There are stand-alone courses available in the field of public health. These courses are designed to benefit working professionals and students of differing majors. They are not considered part of a formal degree program. These classes may be a good option for those who have some interest in public health but don't want to commit to a formal degree program, or for those whose job involves working with the public on health issues. Certain programs may require formal credentials such as a bachelor's or master's degree prior to enrollment. Others may be tailored to a specific type of student such as nurses.

Pros and Cons

Pros

  • Short term commitment
  • Cost is likely to be far less than a formal degree
  • Some programs have no prerequisites*

Cons

  • Certificates of completion often do not carry as much weight as a degree
  • Costs might not be covered by financial aid programs**
  • Program availability is not as widespread as formal degree programs are

Source: *Association of Schools of Public Health, **University of Minnesota School of Public Health

Common Course Topics

Stand-alone courses can give students a broad overall picture of issues important to public health or, conversely, they may be highly focused. The big-picture courses can cover subjects such as epidemiology, social sciences or management. More focused courses might center on major milestones in the field or ethics. Because these courses do not lead to a degree or professional credential, content is not standardized across the board and curriculum structure may vary.

Online Course Info

Online course delivery is available for certain stand-alone training. Schools may choose to offer pre-recorded lectures via podcast, utilize course management software or use some combination of both.
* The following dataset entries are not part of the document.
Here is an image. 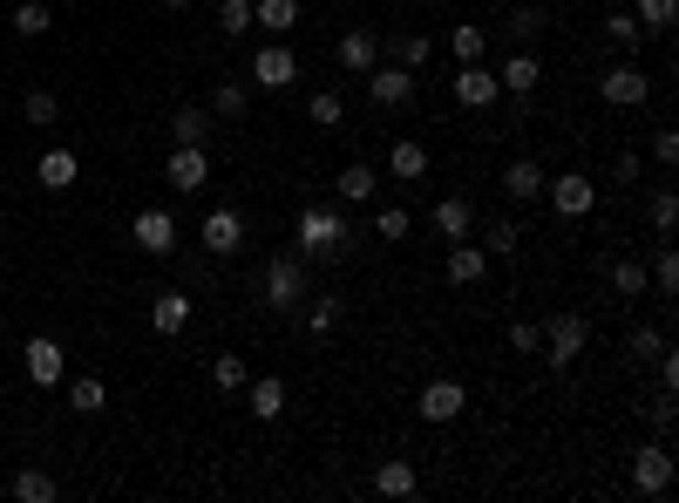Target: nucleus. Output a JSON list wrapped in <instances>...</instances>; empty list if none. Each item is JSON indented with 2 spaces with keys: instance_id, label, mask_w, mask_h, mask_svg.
Segmentation results:
<instances>
[{
  "instance_id": "1",
  "label": "nucleus",
  "mask_w": 679,
  "mask_h": 503,
  "mask_svg": "<svg viewBox=\"0 0 679 503\" xmlns=\"http://www.w3.org/2000/svg\"><path fill=\"white\" fill-rule=\"evenodd\" d=\"M306 293H313V265H306L299 252H272V259H265V286H259V299L272 306V314H299Z\"/></svg>"
},
{
  "instance_id": "2",
  "label": "nucleus",
  "mask_w": 679,
  "mask_h": 503,
  "mask_svg": "<svg viewBox=\"0 0 679 503\" xmlns=\"http://www.w3.org/2000/svg\"><path fill=\"white\" fill-rule=\"evenodd\" d=\"M293 239H299V259H340L353 231H347L340 205H306L299 225H293Z\"/></svg>"
},
{
  "instance_id": "3",
  "label": "nucleus",
  "mask_w": 679,
  "mask_h": 503,
  "mask_svg": "<svg viewBox=\"0 0 679 503\" xmlns=\"http://www.w3.org/2000/svg\"><path fill=\"white\" fill-rule=\"evenodd\" d=\"M537 333H544L537 354H544L550 368H571V361L584 354V347H591V320H584V314H550Z\"/></svg>"
},
{
  "instance_id": "4",
  "label": "nucleus",
  "mask_w": 679,
  "mask_h": 503,
  "mask_svg": "<svg viewBox=\"0 0 679 503\" xmlns=\"http://www.w3.org/2000/svg\"><path fill=\"white\" fill-rule=\"evenodd\" d=\"M544 198H550V211L557 218H591L598 211V184L584 177V171H557V177H544Z\"/></svg>"
},
{
  "instance_id": "5",
  "label": "nucleus",
  "mask_w": 679,
  "mask_h": 503,
  "mask_svg": "<svg viewBox=\"0 0 679 503\" xmlns=\"http://www.w3.org/2000/svg\"><path fill=\"white\" fill-rule=\"evenodd\" d=\"M361 83H368V102H374V109H408V102H415V89H421V83H415V68H402V62H374Z\"/></svg>"
},
{
  "instance_id": "6",
  "label": "nucleus",
  "mask_w": 679,
  "mask_h": 503,
  "mask_svg": "<svg viewBox=\"0 0 679 503\" xmlns=\"http://www.w3.org/2000/svg\"><path fill=\"white\" fill-rule=\"evenodd\" d=\"M245 83H252V89H272V96L293 89V83H299V55H293L286 42H265V48L252 55V68H245Z\"/></svg>"
},
{
  "instance_id": "7",
  "label": "nucleus",
  "mask_w": 679,
  "mask_h": 503,
  "mask_svg": "<svg viewBox=\"0 0 679 503\" xmlns=\"http://www.w3.org/2000/svg\"><path fill=\"white\" fill-rule=\"evenodd\" d=\"M21 368H28V381H34V389H62V381H68V354H62V340L34 333V340L21 347Z\"/></svg>"
},
{
  "instance_id": "8",
  "label": "nucleus",
  "mask_w": 679,
  "mask_h": 503,
  "mask_svg": "<svg viewBox=\"0 0 679 503\" xmlns=\"http://www.w3.org/2000/svg\"><path fill=\"white\" fill-rule=\"evenodd\" d=\"M598 96H605L612 109H638V102L653 96V75L638 68V62H618V68H605V75H598Z\"/></svg>"
},
{
  "instance_id": "9",
  "label": "nucleus",
  "mask_w": 679,
  "mask_h": 503,
  "mask_svg": "<svg viewBox=\"0 0 679 503\" xmlns=\"http://www.w3.org/2000/svg\"><path fill=\"white\" fill-rule=\"evenodd\" d=\"M130 239H136L150 259H171V252H177V218H171L164 205H143V211L130 218Z\"/></svg>"
},
{
  "instance_id": "10",
  "label": "nucleus",
  "mask_w": 679,
  "mask_h": 503,
  "mask_svg": "<svg viewBox=\"0 0 679 503\" xmlns=\"http://www.w3.org/2000/svg\"><path fill=\"white\" fill-rule=\"evenodd\" d=\"M449 96H456L462 109H496V102H503V83H496V68L462 62V68H456V83H449Z\"/></svg>"
},
{
  "instance_id": "11",
  "label": "nucleus",
  "mask_w": 679,
  "mask_h": 503,
  "mask_svg": "<svg viewBox=\"0 0 679 503\" xmlns=\"http://www.w3.org/2000/svg\"><path fill=\"white\" fill-rule=\"evenodd\" d=\"M632 490L638 496H666L672 490V449L666 442H646V449L632 456Z\"/></svg>"
},
{
  "instance_id": "12",
  "label": "nucleus",
  "mask_w": 679,
  "mask_h": 503,
  "mask_svg": "<svg viewBox=\"0 0 679 503\" xmlns=\"http://www.w3.org/2000/svg\"><path fill=\"white\" fill-rule=\"evenodd\" d=\"M164 177H171V190H205V184H211V150H205V143H177L171 164H164Z\"/></svg>"
},
{
  "instance_id": "13",
  "label": "nucleus",
  "mask_w": 679,
  "mask_h": 503,
  "mask_svg": "<svg viewBox=\"0 0 679 503\" xmlns=\"http://www.w3.org/2000/svg\"><path fill=\"white\" fill-rule=\"evenodd\" d=\"M421 422H456L462 408H469V389L462 381H449V374H435V381H421Z\"/></svg>"
},
{
  "instance_id": "14",
  "label": "nucleus",
  "mask_w": 679,
  "mask_h": 503,
  "mask_svg": "<svg viewBox=\"0 0 679 503\" xmlns=\"http://www.w3.org/2000/svg\"><path fill=\"white\" fill-rule=\"evenodd\" d=\"M238 245H245V218H238L231 205H218V211L205 218V252H211V259H231Z\"/></svg>"
},
{
  "instance_id": "15",
  "label": "nucleus",
  "mask_w": 679,
  "mask_h": 503,
  "mask_svg": "<svg viewBox=\"0 0 679 503\" xmlns=\"http://www.w3.org/2000/svg\"><path fill=\"white\" fill-rule=\"evenodd\" d=\"M496 83H503V96H537V83H544V62H537V48H516V55L496 68Z\"/></svg>"
},
{
  "instance_id": "16",
  "label": "nucleus",
  "mask_w": 679,
  "mask_h": 503,
  "mask_svg": "<svg viewBox=\"0 0 679 503\" xmlns=\"http://www.w3.org/2000/svg\"><path fill=\"white\" fill-rule=\"evenodd\" d=\"M387 177H394V184H421V177H428V143H421V136H394Z\"/></svg>"
},
{
  "instance_id": "17",
  "label": "nucleus",
  "mask_w": 679,
  "mask_h": 503,
  "mask_svg": "<svg viewBox=\"0 0 679 503\" xmlns=\"http://www.w3.org/2000/svg\"><path fill=\"white\" fill-rule=\"evenodd\" d=\"M544 177H550V171H544L537 157H516V164L503 171V198H510V205H537V198H544Z\"/></svg>"
},
{
  "instance_id": "18",
  "label": "nucleus",
  "mask_w": 679,
  "mask_h": 503,
  "mask_svg": "<svg viewBox=\"0 0 679 503\" xmlns=\"http://www.w3.org/2000/svg\"><path fill=\"white\" fill-rule=\"evenodd\" d=\"M490 280V252L475 239H456L449 245V286H483Z\"/></svg>"
},
{
  "instance_id": "19",
  "label": "nucleus",
  "mask_w": 679,
  "mask_h": 503,
  "mask_svg": "<svg viewBox=\"0 0 679 503\" xmlns=\"http://www.w3.org/2000/svg\"><path fill=\"white\" fill-rule=\"evenodd\" d=\"M428 225H435V239H475V211H469V198H442V205H435L428 211Z\"/></svg>"
},
{
  "instance_id": "20",
  "label": "nucleus",
  "mask_w": 679,
  "mask_h": 503,
  "mask_svg": "<svg viewBox=\"0 0 679 503\" xmlns=\"http://www.w3.org/2000/svg\"><path fill=\"white\" fill-rule=\"evenodd\" d=\"M333 55H340V68H347V75H368V68L381 62V42H374V34H368V28H347Z\"/></svg>"
},
{
  "instance_id": "21",
  "label": "nucleus",
  "mask_w": 679,
  "mask_h": 503,
  "mask_svg": "<svg viewBox=\"0 0 679 503\" xmlns=\"http://www.w3.org/2000/svg\"><path fill=\"white\" fill-rule=\"evenodd\" d=\"M150 327L164 333V340H177V333L190 327V293H156V299H150Z\"/></svg>"
},
{
  "instance_id": "22",
  "label": "nucleus",
  "mask_w": 679,
  "mask_h": 503,
  "mask_svg": "<svg viewBox=\"0 0 679 503\" xmlns=\"http://www.w3.org/2000/svg\"><path fill=\"white\" fill-rule=\"evenodd\" d=\"M299 21H306L299 0H252V28H265V34H293Z\"/></svg>"
},
{
  "instance_id": "23",
  "label": "nucleus",
  "mask_w": 679,
  "mask_h": 503,
  "mask_svg": "<svg viewBox=\"0 0 679 503\" xmlns=\"http://www.w3.org/2000/svg\"><path fill=\"white\" fill-rule=\"evenodd\" d=\"M245 402H252V415H259V422H278V415H286V381H278V374L245 381Z\"/></svg>"
},
{
  "instance_id": "24",
  "label": "nucleus",
  "mask_w": 679,
  "mask_h": 503,
  "mask_svg": "<svg viewBox=\"0 0 679 503\" xmlns=\"http://www.w3.org/2000/svg\"><path fill=\"white\" fill-rule=\"evenodd\" d=\"M34 177H42V190H68L75 177H83V157H75V150H42Z\"/></svg>"
},
{
  "instance_id": "25",
  "label": "nucleus",
  "mask_w": 679,
  "mask_h": 503,
  "mask_svg": "<svg viewBox=\"0 0 679 503\" xmlns=\"http://www.w3.org/2000/svg\"><path fill=\"white\" fill-rule=\"evenodd\" d=\"M374 190H381V177H374V164H347V171L333 177V198H340V205H368V198H374Z\"/></svg>"
},
{
  "instance_id": "26",
  "label": "nucleus",
  "mask_w": 679,
  "mask_h": 503,
  "mask_svg": "<svg viewBox=\"0 0 679 503\" xmlns=\"http://www.w3.org/2000/svg\"><path fill=\"white\" fill-rule=\"evenodd\" d=\"M62 389H68V408H75V415H102V408H109L102 374H75V381H62Z\"/></svg>"
},
{
  "instance_id": "27",
  "label": "nucleus",
  "mask_w": 679,
  "mask_h": 503,
  "mask_svg": "<svg viewBox=\"0 0 679 503\" xmlns=\"http://www.w3.org/2000/svg\"><path fill=\"white\" fill-rule=\"evenodd\" d=\"M483 48H490V28L483 21H456L449 28V55L456 62H483Z\"/></svg>"
},
{
  "instance_id": "28",
  "label": "nucleus",
  "mask_w": 679,
  "mask_h": 503,
  "mask_svg": "<svg viewBox=\"0 0 679 503\" xmlns=\"http://www.w3.org/2000/svg\"><path fill=\"white\" fill-rule=\"evenodd\" d=\"M205 136H211V109L184 102V109L171 116V143H205Z\"/></svg>"
},
{
  "instance_id": "29",
  "label": "nucleus",
  "mask_w": 679,
  "mask_h": 503,
  "mask_svg": "<svg viewBox=\"0 0 679 503\" xmlns=\"http://www.w3.org/2000/svg\"><path fill=\"white\" fill-rule=\"evenodd\" d=\"M374 490H381V496H415V490H421L415 462H381V470H374Z\"/></svg>"
},
{
  "instance_id": "30",
  "label": "nucleus",
  "mask_w": 679,
  "mask_h": 503,
  "mask_svg": "<svg viewBox=\"0 0 679 503\" xmlns=\"http://www.w3.org/2000/svg\"><path fill=\"white\" fill-rule=\"evenodd\" d=\"M48 28H55V14L42 8V0H21V8H14V34H21V42H42Z\"/></svg>"
},
{
  "instance_id": "31",
  "label": "nucleus",
  "mask_w": 679,
  "mask_h": 503,
  "mask_svg": "<svg viewBox=\"0 0 679 503\" xmlns=\"http://www.w3.org/2000/svg\"><path fill=\"white\" fill-rule=\"evenodd\" d=\"M340 314H347L340 293H319V299L306 293V327H313V333H333V327H340Z\"/></svg>"
},
{
  "instance_id": "32",
  "label": "nucleus",
  "mask_w": 679,
  "mask_h": 503,
  "mask_svg": "<svg viewBox=\"0 0 679 503\" xmlns=\"http://www.w3.org/2000/svg\"><path fill=\"white\" fill-rule=\"evenodd\" d=\"M632 21L646 28V34H666V28L679 21V0H638V8H632Z\"/></svg>"
},
{
  "instance_id": "33",
  "label": "nucleus",
  "mask_w": 679,
  "mask_h": 503,
  "mask_svg": "<svg viewBox=\"0 0 679 503\" xmlns=\"http://www.w3.org/2000/svg\"><path fill=\"white\" fill-rule=\"evenodd\" d=\"M516 245H524V225H516V218H496V225L483 231V252H490V259H510Z\"/></svg>"
},
{
  "instance_id": "34",
  "label": "nucleus",
  "mask_w": 679,
  "mask_h": 503,
  "mask_svg": "<svg viewBox=\"0 0 679 503\" xmlns=\"http://www.w3.org/2000/svg\"><path fill=\"white\" fill-rule=\"evenodd\" d=\"M21 116H28V123H34V130H48V123H55V116H62V102H55V89H28V96H21Z\"/></svg>"
},
{
  "instance_id": "35",
  "label": "nucleus",
  "mask_w": 679,
  "mask_h": 503,
  "mask_svg": "<svg viewBox=\"0 0 679 503\" xmlns=\"http://www.w3.org/2000/svg\"><path fill=\"white\" fill-rule=\"evenodd\" d=\"M245 102H252L245 83H218V96H211V109L224 116V123H245Z\"/></svg>"
},
{
  "instance_id": "36",
  "label": "nucleus",
  "mask_w": 679,
  "mask_h": 503,
  "mask_svg": "<svg viewBox=\"0 0 679 503\" xmlns=\"http://www.w3.org/2000/svg\"><path fill=\"white\" fill-rule=\"evenodd\" d=\"M218 34H252V0H218Z\"/></svg>"
},
{
  "instance_id": "37",
  "label": "nucleus",
  "mask_w": 679,
  "mask_h": 503,
  "mask_svg": "<svg viewBox=\"0 0 679 503\" xmlns=\"http://www.w3.org/2000/svg\"><path fill=\"white\" fill-rule=\"evenodd\" d=\"M14 496H21V503H55V477H48V470H21V477H14Z\"/></svg>"
},
{
  "instance_id": "38",
  "label": "nucleus",
  "mask_w": 679,
  "mask_h": 503,
  "mask_svg": "<svg viewBox=\"0 0 679 503\" xmlns=\"http://www.w3.org/2000/svg\"><path fill=\"white\" fill-rule=\"evenodd\" d=\"M306 116H313V123H319V130H340V116H347V102H340L333 89H313V102H306Z\"/></svg>"
},
{
  "instance_id": "39",
  "label": "nucleus",
  "mask_w": 679,
  "mask_h": 503,
  "mask_svg": "<svg viewBox=\"0 0 679 503\" xmlns=\"http://www.w3.org/2000/svg\"><path fill=\"white\" fill-rule=\"evenodd\" d=\"M245 381H252V374H245V361H238V354H218V361H211V389L238 395V389H245Z\"/></svg>"
},
{
  "instance_id": "40",
  "label": "nucleus",
  "mask_w": 679,
  "mask_h": 503,
  "mask_svg": "<svg viewBox=\"0 0 679 503\" xmlns=\"http://www.w3.org/2000/svg\"><path fill=\"white\" fill-rule=\"evenodd\" d=\"M428 55H435V42H428V34H402V42H394V62H402V68H428Z\"/></svg>"
},
{
  "instance_id": "41",
  "label": "nucleus",
  "mask_w": 679,
  "mask_h": 503,
  "mask_svg": "<svg viewBox=\"0 0 679 503\" xmlns=\"http://www.w3.org/2000/svg\"><path fill=\"white\" fill-rule=\"evenodd\" d=\"M408 231H415V211H402V205H387V211L374 218V239H387V245L408 239Z\"/></svg>"
},
{
  "instance_id": "42",
  "label": "nucleus",
  "mask_w": 679,
  "mask_h": 503,
  "mask_svg": "<svg viewBox=\"0 0 679 503\" xmlns=\"http://www.w3.org/2000/svg\"><path fill=\"white\" fill-rule=\"evenodd\" d=\"M612 286H618V293H632V299H638V293H653V280H646V265H638V259H618V265H612Z\"/></svg>"
},
{
  "instance_id": "43",
  "label": "nucleus",
  "mask_w": 679,
  "mask_h": 503,
  "mask_svg": "<svg viewBox=\"0 0 679 503\" xmlns=\"http://www.w3.org/2000/svg\"><path fill=\"white\" fill-rule=\"evenodd\" d=\"M646 280H653V286H659V293H666V299H672V293H679V259H672V245H666V252H659V259H653V265H646Z\"/></svg>"
},
{
  "instance_id": "44",
  "label": "nucleus",
  "mask_w": 679,
  "mask_h": 503,
  "mask_svg": "<svg viewBox=\"0 0 679 503\" xmlns=\"http://www.w3.org/2000/svg\"><path fill=\"white\" fill-rule=\"evenodd\" d=\"M605 34H612L618 48H638V34H646V28L632 21V8H618V14H605Z\"/></svg>"
},
{
  "instance_id": "45",
  "label": "nucleus",
  "mask_w": 679,
  "mask_h": 503,
  "mask_svg": "<svg viewBox=\"0 0 679 503\" xmlns=\"http://www.w3.org/2000/svg\"><path fill=\"white\" fill-rule=\"evenodd\" d=\"M510 28H516V42H537V34H544V14H537V0H524V8L510 14Z\"/></svg>"
},
{
  "instance_id": "46",
  "label": "nucleus",
  "mask_w": 679,
  "mask_h": 503,
  "mask_svg": "<svg viewBox=\"0 0 679 503\" xmlns=\"http://www.w3.org/2000/svg\"><path fill=\"white\" fill-rule=\"evenodd\" d=\"M672 225H679V198H672V190H659V198H653V231H659V239H672Z\"/></svg>"
},
{
  "instance_id": "47",
  "label": "nucleus",
  "mask_w": 679,
  "mask_h": 503,
  "mask_svg": "<svg viewBox=\"0 0 679 503\" xmlns=\"http://www.w3.org/2000/svg\"><path fill=\"white\" fill-rule=\"evenodd\" d=\"M659 347H666V333H659V327H632V354H638V361H653Z\"/></svg>"
},
{
  "instance_id": "48",
  "label": "nucleus",
  "mask_w": 679,
  "mask_h": 503,
  "mask_svg": "<svg viewBox=\"0 0 679 503\" xmlns=\"http://www.w3.org/2000/svg\"><path fill=\"white\" fill-rule=\"evenodd\" d=\"M510 347H516V354H537V347H544L537 320H516V327H510Z\"/></svg>"
},
{
  "instance_id": "49",
  "label": "nucleus",
  "mask_w": 679,
  "mask_h": 503,
  "mask_svg": "<svg viewBox=\"0 0 679 503\" xmlns=\"http://www.w3.org/2000/svg\"><path fill=\"white\" fill-rule=\"evenodd\" d=\"M672 422H679V408H672V389H659V402H653V429H659V436H672Z\"/></svg>"
},
{
  "instance_id": "50",
  "label": "nucleus",
  "mask_w": 679,
  "mask_h": 503,
  "mask_svg": "<svg viewBox=\"0 0 679 503\" xmlns=\"http://www.w3.org/2000/svg\"><path fill=\"white\" fill-rule=\"evenodd\" d=\"M653 361H659V389H679V361H672V347H659Z\"/></svg>"
},
{
  "instance_id": "51",
  "label": "nucleus",
  "mask_w": 679,
  "mask_h": 503,
  "mask_svg": "<svg viewBox=\"0 0 679 503\" xmlns=\"http://www.w3.org/2000/svg\"><path fill=\"white\" fill-rule=\"evenodd\" d=\"M653 157H659V164L679 157V130H659V136H653Z\"/></svg>"
},
{
  "instance_id": "52",
  "label": "nucleus",
  "mask_w": 679,
  "mask_h": 503,
  "mask_svg": "<svg viewBox=\"0 0 679 503\" xmlns=\"http://www.w3.org/2000/svg\"><path fill=\"white\" fill-rule=\"evenodd\" d=\"M164 8H184V0H164Z\"/></svg>"
}]
</instances>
These types of courses can usually be found through public health professional organizations, hospitals or universities.

Getting Ahead with this Training

While stand-alone courses don't give the same qualifications that a formal degree would, the skills learned in them could give an employee an advantage over other candidates who have no such training. Short-term stand-alone courses allow workers and students of other majors to show potential employers that they are not attempting to enter the field without any skill or knowledge of the subject matter. When deciding which training fits best, consider your goals. If, for example, you are interested making policy, it might be best to get a good grounding in the history of public health. If you are already a student of another major and want your career to focus on disease trends and patterns, you might want to consider a stand-alone course on public health epidemiology.